-- SUPPLIED DATA start --

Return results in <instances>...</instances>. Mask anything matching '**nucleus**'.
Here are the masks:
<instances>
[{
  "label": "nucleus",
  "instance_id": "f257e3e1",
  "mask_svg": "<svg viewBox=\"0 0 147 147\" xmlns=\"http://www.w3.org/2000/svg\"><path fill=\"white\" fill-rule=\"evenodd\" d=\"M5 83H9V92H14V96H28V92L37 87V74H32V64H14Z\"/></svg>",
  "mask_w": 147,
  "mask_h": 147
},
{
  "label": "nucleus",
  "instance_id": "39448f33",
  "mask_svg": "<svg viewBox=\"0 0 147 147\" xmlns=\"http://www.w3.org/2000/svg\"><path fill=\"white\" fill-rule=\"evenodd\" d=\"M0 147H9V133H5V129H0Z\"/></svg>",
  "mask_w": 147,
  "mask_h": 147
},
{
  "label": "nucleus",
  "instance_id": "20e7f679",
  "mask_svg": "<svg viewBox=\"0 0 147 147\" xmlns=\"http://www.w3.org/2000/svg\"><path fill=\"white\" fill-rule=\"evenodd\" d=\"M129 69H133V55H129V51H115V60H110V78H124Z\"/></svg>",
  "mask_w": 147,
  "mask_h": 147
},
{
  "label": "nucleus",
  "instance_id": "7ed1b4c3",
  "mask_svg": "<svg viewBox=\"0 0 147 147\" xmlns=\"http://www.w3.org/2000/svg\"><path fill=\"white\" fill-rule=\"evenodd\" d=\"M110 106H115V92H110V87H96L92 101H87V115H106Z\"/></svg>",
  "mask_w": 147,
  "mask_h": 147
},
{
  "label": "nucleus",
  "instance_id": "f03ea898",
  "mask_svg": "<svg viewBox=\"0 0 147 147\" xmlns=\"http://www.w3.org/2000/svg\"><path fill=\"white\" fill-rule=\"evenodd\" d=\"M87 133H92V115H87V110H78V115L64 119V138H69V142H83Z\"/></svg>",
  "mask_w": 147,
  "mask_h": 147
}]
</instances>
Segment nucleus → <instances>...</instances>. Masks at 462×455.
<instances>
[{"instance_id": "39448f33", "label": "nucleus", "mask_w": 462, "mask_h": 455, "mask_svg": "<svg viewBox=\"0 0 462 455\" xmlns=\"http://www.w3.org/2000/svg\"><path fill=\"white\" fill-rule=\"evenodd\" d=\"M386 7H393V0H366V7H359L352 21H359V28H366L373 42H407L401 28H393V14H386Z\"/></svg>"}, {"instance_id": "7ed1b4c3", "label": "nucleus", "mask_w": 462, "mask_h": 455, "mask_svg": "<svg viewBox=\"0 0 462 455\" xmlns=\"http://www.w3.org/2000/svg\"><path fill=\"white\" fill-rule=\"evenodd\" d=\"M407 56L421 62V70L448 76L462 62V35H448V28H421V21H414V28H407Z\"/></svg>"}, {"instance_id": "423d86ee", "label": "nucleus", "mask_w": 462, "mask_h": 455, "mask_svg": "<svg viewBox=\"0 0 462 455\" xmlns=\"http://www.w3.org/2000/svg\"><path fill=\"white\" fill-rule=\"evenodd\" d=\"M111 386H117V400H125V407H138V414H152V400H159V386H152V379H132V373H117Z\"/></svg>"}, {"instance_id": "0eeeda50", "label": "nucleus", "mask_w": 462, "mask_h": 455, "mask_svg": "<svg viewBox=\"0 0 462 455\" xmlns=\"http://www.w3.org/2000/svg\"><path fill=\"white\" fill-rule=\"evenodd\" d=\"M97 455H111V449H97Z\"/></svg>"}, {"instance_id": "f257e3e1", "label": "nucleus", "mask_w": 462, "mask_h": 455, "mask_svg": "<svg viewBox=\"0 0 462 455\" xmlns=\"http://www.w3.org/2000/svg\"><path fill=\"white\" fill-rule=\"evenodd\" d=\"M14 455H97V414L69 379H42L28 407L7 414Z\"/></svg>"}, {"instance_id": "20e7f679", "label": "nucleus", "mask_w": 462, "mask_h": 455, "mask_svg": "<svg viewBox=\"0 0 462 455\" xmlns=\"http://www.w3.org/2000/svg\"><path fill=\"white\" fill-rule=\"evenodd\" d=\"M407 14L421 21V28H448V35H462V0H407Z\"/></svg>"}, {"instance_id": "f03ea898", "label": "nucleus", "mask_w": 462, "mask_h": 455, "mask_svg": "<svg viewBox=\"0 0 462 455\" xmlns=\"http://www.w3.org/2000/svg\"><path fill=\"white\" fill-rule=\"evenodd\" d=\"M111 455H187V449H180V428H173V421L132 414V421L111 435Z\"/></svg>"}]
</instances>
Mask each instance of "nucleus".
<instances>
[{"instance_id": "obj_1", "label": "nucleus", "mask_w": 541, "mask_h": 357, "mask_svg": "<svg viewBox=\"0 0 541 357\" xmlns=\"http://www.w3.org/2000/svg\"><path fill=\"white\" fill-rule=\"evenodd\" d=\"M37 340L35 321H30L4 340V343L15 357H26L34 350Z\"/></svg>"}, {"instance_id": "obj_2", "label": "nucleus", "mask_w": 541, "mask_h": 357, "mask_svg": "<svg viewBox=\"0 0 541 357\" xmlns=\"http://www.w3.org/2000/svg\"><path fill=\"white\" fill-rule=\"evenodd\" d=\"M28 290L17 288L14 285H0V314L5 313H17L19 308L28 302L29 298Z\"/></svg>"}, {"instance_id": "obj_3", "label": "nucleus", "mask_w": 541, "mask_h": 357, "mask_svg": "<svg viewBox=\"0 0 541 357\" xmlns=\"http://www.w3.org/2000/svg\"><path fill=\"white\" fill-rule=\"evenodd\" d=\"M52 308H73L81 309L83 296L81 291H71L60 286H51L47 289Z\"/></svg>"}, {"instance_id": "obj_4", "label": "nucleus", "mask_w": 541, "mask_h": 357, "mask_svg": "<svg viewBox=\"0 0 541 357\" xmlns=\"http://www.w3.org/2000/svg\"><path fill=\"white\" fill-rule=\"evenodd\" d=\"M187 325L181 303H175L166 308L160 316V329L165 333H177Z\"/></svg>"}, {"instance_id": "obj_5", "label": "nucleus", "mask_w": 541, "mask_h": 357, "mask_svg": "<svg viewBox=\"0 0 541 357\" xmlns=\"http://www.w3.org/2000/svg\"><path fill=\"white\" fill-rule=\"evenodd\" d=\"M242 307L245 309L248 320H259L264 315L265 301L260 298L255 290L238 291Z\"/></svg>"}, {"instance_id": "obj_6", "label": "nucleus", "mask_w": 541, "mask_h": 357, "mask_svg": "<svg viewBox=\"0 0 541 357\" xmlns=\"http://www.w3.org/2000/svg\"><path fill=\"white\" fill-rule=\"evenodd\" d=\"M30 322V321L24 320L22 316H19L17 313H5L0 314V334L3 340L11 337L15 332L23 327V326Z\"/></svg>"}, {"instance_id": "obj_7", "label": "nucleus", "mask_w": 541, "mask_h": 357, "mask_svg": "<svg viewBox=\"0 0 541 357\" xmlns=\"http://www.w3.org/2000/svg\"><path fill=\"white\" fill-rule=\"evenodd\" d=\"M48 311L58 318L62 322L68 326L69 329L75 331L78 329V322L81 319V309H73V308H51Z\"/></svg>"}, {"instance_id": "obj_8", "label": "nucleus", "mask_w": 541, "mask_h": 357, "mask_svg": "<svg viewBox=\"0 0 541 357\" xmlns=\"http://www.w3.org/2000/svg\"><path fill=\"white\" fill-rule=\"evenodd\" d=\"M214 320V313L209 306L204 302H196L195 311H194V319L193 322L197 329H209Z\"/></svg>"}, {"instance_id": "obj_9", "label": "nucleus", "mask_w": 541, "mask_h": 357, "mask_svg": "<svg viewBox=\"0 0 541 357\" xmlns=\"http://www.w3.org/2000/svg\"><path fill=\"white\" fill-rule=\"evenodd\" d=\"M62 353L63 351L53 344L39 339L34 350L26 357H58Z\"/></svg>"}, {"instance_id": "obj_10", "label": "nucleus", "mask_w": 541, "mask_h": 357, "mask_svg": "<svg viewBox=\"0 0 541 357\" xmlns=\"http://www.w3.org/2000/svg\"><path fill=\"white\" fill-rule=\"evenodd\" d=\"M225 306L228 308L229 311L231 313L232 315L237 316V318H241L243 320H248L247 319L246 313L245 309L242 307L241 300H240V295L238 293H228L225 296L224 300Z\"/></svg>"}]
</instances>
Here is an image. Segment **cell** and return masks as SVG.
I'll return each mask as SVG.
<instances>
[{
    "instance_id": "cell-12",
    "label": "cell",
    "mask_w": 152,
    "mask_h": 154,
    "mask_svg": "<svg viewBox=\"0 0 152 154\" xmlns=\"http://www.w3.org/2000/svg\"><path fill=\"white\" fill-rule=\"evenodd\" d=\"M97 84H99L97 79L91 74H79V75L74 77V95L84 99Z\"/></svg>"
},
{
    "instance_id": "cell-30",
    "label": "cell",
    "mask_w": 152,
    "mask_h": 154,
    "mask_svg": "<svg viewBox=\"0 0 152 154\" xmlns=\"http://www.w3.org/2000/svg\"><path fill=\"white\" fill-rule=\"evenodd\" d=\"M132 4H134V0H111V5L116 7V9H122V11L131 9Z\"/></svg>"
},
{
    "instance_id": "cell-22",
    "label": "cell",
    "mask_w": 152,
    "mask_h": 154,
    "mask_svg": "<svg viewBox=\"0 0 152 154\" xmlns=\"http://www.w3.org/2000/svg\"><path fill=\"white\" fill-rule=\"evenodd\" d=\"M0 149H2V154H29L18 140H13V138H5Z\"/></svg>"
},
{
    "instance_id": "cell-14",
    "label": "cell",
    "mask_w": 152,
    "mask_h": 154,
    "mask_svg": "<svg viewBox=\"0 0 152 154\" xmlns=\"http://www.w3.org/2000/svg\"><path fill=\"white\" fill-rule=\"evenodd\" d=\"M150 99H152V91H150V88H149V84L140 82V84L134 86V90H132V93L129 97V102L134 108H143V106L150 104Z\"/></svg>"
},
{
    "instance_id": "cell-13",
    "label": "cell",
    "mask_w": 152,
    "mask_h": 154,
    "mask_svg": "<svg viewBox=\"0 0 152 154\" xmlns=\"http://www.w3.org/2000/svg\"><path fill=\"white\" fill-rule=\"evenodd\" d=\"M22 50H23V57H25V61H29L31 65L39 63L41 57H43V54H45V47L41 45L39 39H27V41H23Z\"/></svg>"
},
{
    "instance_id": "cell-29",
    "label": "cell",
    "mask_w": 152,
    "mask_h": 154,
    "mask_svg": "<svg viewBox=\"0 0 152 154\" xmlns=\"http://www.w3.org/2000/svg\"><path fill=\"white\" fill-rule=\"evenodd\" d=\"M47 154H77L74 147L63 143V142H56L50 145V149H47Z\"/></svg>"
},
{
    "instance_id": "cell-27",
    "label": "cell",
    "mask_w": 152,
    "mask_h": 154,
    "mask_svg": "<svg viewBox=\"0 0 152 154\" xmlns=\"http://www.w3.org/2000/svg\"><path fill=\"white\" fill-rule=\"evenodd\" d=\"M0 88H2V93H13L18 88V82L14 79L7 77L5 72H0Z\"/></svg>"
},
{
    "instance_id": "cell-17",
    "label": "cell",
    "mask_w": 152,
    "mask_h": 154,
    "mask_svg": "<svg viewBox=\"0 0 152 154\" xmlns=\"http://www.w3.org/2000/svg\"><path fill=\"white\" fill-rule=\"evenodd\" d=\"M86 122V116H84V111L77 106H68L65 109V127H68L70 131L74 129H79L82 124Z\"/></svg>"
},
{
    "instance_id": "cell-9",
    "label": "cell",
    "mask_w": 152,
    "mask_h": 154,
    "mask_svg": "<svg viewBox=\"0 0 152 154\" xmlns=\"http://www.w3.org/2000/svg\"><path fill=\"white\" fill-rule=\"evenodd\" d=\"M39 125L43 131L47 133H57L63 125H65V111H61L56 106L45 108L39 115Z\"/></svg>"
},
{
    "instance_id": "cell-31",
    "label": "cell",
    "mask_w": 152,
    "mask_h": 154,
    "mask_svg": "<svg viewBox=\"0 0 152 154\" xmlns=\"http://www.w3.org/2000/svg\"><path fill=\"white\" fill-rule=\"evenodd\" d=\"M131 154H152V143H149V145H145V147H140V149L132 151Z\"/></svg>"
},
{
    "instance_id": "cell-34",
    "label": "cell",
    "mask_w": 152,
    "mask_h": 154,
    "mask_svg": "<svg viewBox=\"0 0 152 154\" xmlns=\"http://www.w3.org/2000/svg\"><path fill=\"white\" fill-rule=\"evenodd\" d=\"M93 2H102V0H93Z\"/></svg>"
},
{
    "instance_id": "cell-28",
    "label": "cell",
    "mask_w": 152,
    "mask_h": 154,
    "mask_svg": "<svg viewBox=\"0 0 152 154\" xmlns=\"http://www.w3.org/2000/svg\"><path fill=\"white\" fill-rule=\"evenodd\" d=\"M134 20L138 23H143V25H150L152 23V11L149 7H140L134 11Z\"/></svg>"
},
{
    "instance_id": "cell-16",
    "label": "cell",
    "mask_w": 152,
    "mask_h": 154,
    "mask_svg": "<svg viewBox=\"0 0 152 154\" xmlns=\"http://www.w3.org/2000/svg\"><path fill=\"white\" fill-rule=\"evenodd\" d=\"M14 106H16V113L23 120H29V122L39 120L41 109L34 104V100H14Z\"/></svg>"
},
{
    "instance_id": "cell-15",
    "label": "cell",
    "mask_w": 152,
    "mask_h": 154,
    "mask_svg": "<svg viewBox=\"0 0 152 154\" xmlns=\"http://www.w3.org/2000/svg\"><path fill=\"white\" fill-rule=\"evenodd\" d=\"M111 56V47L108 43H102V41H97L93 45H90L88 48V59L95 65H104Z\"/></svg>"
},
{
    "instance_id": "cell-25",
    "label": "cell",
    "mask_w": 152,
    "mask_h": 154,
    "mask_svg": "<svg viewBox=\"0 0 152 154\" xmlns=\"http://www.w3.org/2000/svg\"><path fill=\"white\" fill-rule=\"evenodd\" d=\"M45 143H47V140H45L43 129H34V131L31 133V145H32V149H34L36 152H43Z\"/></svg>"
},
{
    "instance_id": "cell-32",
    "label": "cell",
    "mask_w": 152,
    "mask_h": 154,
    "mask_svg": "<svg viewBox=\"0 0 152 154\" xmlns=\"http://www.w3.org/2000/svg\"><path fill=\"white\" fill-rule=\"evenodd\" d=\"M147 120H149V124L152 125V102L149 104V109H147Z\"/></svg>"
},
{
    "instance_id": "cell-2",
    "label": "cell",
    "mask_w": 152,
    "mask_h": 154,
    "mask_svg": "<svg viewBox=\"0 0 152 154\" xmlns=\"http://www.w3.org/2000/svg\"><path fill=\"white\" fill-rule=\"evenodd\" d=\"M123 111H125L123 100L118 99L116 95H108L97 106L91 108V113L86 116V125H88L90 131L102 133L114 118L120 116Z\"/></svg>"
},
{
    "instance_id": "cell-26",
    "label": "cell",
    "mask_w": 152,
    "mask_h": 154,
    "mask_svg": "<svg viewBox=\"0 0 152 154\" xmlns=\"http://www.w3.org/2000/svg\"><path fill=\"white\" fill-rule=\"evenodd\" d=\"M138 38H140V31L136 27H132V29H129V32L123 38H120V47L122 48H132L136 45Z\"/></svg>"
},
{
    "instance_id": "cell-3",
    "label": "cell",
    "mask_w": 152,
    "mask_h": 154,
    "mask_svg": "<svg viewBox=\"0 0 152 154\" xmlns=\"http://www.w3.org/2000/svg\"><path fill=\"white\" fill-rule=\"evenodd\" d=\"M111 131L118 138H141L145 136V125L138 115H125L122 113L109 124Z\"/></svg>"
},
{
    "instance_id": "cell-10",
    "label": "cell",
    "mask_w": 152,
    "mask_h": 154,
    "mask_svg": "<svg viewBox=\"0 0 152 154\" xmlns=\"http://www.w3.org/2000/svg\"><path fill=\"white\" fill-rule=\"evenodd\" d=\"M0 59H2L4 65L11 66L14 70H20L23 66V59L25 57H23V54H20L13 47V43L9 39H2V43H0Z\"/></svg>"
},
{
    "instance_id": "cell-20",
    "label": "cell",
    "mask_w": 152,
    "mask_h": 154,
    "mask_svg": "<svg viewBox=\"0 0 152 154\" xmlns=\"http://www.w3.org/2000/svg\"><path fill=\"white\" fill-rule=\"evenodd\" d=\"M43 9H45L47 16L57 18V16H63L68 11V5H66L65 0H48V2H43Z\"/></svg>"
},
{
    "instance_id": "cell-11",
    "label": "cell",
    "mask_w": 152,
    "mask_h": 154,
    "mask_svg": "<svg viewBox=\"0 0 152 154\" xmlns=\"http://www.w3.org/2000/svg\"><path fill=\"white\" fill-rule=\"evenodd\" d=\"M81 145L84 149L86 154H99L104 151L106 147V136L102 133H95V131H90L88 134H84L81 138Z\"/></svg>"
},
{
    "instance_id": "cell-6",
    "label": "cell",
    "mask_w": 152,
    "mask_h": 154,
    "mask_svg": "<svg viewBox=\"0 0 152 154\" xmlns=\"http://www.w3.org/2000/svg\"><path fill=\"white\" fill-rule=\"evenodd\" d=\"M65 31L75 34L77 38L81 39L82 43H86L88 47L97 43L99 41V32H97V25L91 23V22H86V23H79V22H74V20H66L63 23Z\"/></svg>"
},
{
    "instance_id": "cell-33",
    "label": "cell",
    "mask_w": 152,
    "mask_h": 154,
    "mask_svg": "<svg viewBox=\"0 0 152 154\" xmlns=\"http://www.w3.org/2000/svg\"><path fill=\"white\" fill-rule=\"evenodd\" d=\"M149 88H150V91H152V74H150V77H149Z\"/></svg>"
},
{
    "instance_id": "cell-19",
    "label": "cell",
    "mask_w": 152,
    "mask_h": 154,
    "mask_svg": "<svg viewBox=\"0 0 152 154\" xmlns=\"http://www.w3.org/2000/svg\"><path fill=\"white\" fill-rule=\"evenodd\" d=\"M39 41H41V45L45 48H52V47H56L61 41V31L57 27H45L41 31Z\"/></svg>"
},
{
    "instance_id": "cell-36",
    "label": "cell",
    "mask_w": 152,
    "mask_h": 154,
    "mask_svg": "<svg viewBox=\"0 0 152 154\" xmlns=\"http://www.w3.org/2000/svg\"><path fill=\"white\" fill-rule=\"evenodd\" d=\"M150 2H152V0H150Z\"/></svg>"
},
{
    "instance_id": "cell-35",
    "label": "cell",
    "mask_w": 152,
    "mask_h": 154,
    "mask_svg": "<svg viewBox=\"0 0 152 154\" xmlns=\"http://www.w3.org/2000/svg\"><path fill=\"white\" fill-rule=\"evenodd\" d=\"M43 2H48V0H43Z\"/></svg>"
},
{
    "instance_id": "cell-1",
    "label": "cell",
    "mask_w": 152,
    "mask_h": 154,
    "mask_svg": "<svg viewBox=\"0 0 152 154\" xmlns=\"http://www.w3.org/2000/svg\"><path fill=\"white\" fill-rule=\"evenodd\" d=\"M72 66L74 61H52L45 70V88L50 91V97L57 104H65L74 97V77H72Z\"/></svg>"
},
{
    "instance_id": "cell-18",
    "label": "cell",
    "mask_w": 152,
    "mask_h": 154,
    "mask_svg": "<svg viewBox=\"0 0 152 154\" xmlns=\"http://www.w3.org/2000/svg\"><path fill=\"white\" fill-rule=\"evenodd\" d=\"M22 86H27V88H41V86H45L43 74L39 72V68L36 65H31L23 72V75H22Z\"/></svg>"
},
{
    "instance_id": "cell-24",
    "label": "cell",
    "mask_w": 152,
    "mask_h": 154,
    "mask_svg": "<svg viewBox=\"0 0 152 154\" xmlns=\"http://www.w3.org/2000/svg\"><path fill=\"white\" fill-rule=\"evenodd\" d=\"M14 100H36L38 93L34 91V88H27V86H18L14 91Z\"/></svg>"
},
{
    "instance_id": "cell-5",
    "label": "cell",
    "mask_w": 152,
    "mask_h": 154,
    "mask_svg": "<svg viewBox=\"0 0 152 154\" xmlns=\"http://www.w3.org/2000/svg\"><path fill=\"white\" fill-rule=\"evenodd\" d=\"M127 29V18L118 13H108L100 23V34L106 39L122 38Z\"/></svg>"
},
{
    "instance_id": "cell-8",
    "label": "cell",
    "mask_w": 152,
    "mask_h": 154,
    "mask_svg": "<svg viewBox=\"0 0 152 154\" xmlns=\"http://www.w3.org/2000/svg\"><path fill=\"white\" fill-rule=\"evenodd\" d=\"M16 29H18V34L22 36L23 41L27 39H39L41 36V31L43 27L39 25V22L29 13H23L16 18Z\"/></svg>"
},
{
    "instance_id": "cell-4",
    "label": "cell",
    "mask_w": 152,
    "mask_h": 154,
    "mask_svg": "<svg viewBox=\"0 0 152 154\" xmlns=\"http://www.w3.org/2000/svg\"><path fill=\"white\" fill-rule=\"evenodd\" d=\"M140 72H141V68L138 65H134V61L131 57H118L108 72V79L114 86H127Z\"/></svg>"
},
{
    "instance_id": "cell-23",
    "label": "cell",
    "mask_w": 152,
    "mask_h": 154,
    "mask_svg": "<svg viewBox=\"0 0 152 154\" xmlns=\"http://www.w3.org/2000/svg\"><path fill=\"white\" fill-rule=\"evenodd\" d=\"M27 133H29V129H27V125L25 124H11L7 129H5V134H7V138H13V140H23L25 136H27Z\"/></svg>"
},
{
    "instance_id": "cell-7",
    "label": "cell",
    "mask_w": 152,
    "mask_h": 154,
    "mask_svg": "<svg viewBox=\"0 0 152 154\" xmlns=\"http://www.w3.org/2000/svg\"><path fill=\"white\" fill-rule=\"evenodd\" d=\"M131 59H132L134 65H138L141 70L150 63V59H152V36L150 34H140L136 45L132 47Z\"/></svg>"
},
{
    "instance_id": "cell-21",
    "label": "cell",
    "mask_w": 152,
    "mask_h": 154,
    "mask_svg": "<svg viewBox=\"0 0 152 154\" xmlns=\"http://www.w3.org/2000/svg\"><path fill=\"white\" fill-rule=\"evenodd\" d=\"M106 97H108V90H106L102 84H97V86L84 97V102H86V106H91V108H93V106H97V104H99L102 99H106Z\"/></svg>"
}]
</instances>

-- SUPPLIED DATA end --

**THE TASK**
State how many lines of the records contain the word "Here". Give only the number.

**THE COMPLETED TASK**
2